Types of Deeds in California

California mainly uses two types of deeds: the “grant deed” and the “quitclaim deed.” Most other deeds you will see, such as the common “interspousal transfer deed,” are versions of grant or quitclaim deeds customized for specific circumstances. Since the interspousal deed is so commonly requested, we are including a sample in this guide.

Grant deed

A grant deed is used when a person who is on the current deed transfers ownership or adds a name to a deed. The grantor(s) promise that they currently own the property and that there are no hidden liens or mortgages.

Quitclaim deed

A quitclaim deed (sometimes misspelled “quick claim”) is used when someone gives up (waives or disclaims) ownership rights in favor of another person. The grantor may or may not be on the current deed. A quitclaim deed is often used in divorces or inheritance situations, when a spouse or heir gives up any potential rights to real estate. The grantor is giving up their own rights, if any, but not promising anything else.

Interspousal deed

An interspousal deed is used between spouses or registered domestic partners (“DP”) to change real estate to or from community property.
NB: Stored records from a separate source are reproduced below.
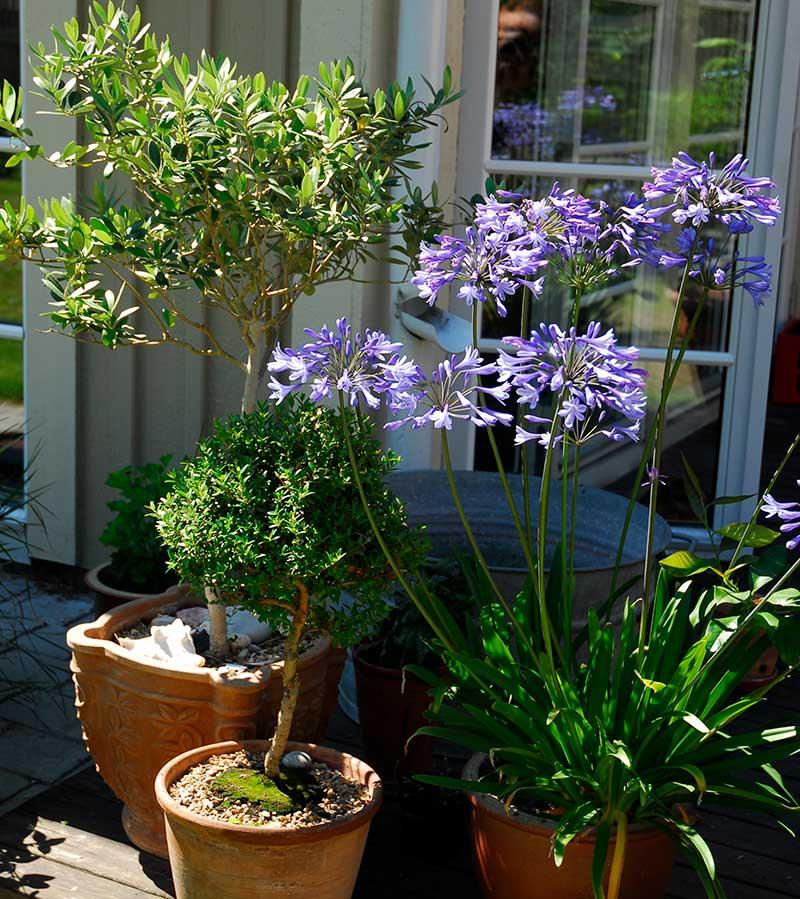 Uteplats med olivträd, myrten och Afrikas blå lilja i kruka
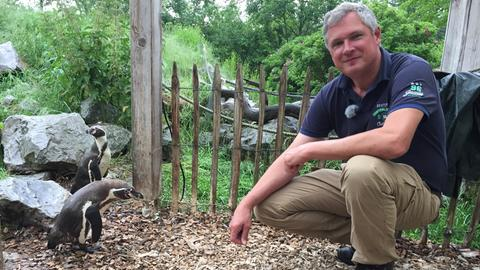 Christian Schultenkämper mit Pinguinen aus dem Tierpark Sababurg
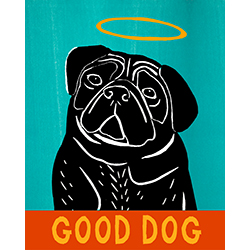 Good Dog-Black Pug - Giclee Print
Spouses/DPs can use grant or quitclaim deeds to do the same things, but the interspousal deed makes it clear that the transaction is intended to affect community property rights.

The deed I need is not on your list!

There are many other types of deeds, such as warranty deed, joint tenancy deed, easement deed, trust deed, etc. In some states, these may be considered separate deed types, but in California, these are usually just customized grant deeds.

In a warranty deed, the grantor promises to pay for any lawsuits or damages due to undisclosed ownership disputes. In California, title insurance usually covers such disputes.

Other types of deeds, such as joint tenancy deeds, corporation deeds, easement deeds, or mineral rights deeds, can be created by customizing our grant deed format by downloading the RTF (word) version from our website. Consult an attorney or come to the Law Library to research appropriate wording.

Step by Step Instructions


Locate The Current Deed For The Property

You will need information from the current deed. If you need a copy of the current deed, contact the Recorder’s Office where the property is located. In Sacramento, call (916) 874-6334.


Determine What Type of Deed to Fill Out for Your Situation

To transfer ownership, disclaim ownership, or add someone to title, you will choose between a “grant deed” and a “quitclaim deed.” Spouses/domestic partners transferring property between each other may choose an “interspousal deed.”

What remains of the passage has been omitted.